Osteoporosis is a multifactorial disease, and many clinical risk factors (CRFs) for susceptibility to the disease have been identified [5–11], some of which increase the risk of fracture independently of BMD [12]. This has led to the development of algorithms to assess fracture risk on the basis of CRFs in the absence of BMD measurements. The first of these to be developed was the FRAX algorithm, which used data from nine prospective population-based cohorts (190,000 patient-years) from Europe, North America, Australia, and Japan [13] and validated the performance in 11 independent population-based cohorts (1.2 million person-years) [14]. The FRAX algorithm is country-specific as fracture rates vary considerably in different countries [15].

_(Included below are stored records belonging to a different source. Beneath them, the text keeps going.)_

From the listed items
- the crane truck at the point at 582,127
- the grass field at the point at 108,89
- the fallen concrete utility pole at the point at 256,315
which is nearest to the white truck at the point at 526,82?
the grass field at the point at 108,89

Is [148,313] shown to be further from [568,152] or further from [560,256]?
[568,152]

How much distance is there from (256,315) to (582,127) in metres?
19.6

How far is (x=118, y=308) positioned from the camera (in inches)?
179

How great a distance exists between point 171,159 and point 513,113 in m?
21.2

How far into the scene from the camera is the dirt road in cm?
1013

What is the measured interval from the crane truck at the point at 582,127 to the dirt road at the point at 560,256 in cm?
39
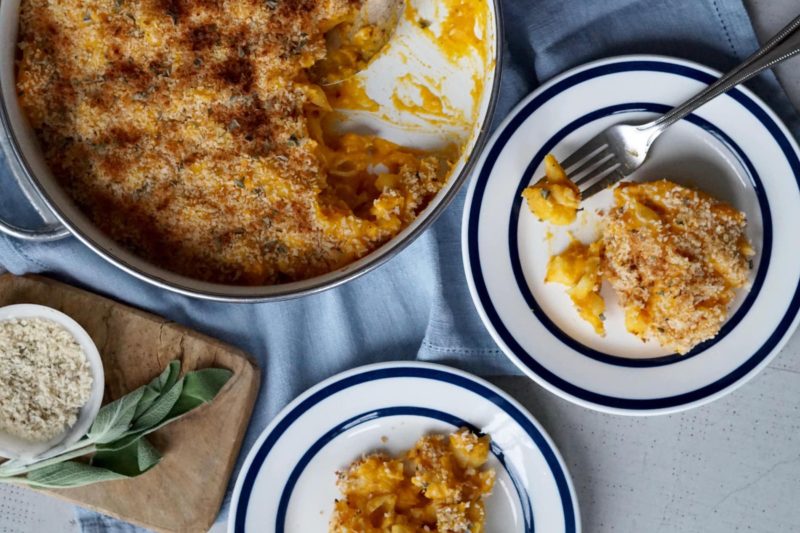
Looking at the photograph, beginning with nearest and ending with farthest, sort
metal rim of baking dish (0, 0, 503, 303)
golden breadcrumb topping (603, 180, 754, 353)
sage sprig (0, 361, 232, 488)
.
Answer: metal rim of baking dish (0, 0, 503, 303)
golden breadcrumb topping (603, 180, 754, 353)
sage sprig (0, 361, 232, 488)

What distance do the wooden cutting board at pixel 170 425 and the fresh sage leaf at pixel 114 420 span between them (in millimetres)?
78

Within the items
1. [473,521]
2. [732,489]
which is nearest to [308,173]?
[473,521]

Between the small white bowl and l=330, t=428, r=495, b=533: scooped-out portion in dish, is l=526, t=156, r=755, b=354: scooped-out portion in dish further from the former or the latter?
the small white bowl

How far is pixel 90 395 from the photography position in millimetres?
1470

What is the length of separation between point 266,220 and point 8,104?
453 mm

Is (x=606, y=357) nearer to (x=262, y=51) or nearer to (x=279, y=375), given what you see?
(x=279, y=375)

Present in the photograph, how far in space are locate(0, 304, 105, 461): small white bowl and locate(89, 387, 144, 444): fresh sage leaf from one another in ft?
0.11

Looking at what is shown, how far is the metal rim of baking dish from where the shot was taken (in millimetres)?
1221

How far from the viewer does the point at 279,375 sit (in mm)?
1528

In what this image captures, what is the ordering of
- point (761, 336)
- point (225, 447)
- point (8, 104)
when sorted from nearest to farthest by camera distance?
1. point (8, 104)
2. point (761, 336)
3. point (225, 447)

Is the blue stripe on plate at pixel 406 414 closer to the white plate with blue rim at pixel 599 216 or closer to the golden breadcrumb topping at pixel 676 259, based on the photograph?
the white plate with blue rim at pixel 599 216

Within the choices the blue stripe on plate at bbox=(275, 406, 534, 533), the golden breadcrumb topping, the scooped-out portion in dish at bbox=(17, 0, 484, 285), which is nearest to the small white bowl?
the scooped-out portion in dish at bbox=(17, 0, 484, 285)

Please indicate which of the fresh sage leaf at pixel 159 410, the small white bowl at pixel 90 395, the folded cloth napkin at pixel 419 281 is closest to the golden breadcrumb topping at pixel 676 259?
the folded cloth napkin at pixel 419 281

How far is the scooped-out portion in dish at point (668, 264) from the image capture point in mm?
1344
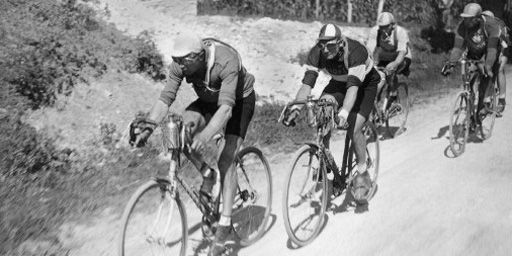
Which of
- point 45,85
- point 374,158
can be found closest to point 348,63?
point 374,158

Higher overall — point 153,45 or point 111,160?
point 153,45

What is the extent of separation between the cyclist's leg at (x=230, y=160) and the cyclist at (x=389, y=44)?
4449mm

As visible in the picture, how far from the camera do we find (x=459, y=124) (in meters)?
8.38

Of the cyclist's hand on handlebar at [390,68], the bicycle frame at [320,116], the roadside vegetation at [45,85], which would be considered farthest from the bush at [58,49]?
the bicycle frame at [320,116]

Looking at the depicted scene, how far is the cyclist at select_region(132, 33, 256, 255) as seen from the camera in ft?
14.7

A limitation of the FRAX tool is that for several of the CRFs, such as corticosteroid use, alcohol, and smoking, no account is taken of the magnitude of exposure and that no information is collected on falls, an important risk factor for fragility fracture [16, 17]. In order to address this and other issues, the QFractureScores algorithm (QFracture) was developed to estimate fracture risk based on CRFs alone [18]. The QFracture tool was developed using data from a prospective cohort study of 1,183,663 females and 1,174,232 males in the United Kingdom (15.9 million person-years), and the validation cohort was composed of 642,153 females and 633,764 males [18]. QFracture uses many of the CRFs included in FRAX in addition to other variables that influence fracture risk (Table 1). Unlike FRAX, the QFracture algorithm does not incorporate BMD or previous fractures but does include more detailed information on dose response for variables like alcohol intake and smoking habit. The age range has also been extended in the QFracture algorithm (30–85 years) to allow for assessment of younger patients [18].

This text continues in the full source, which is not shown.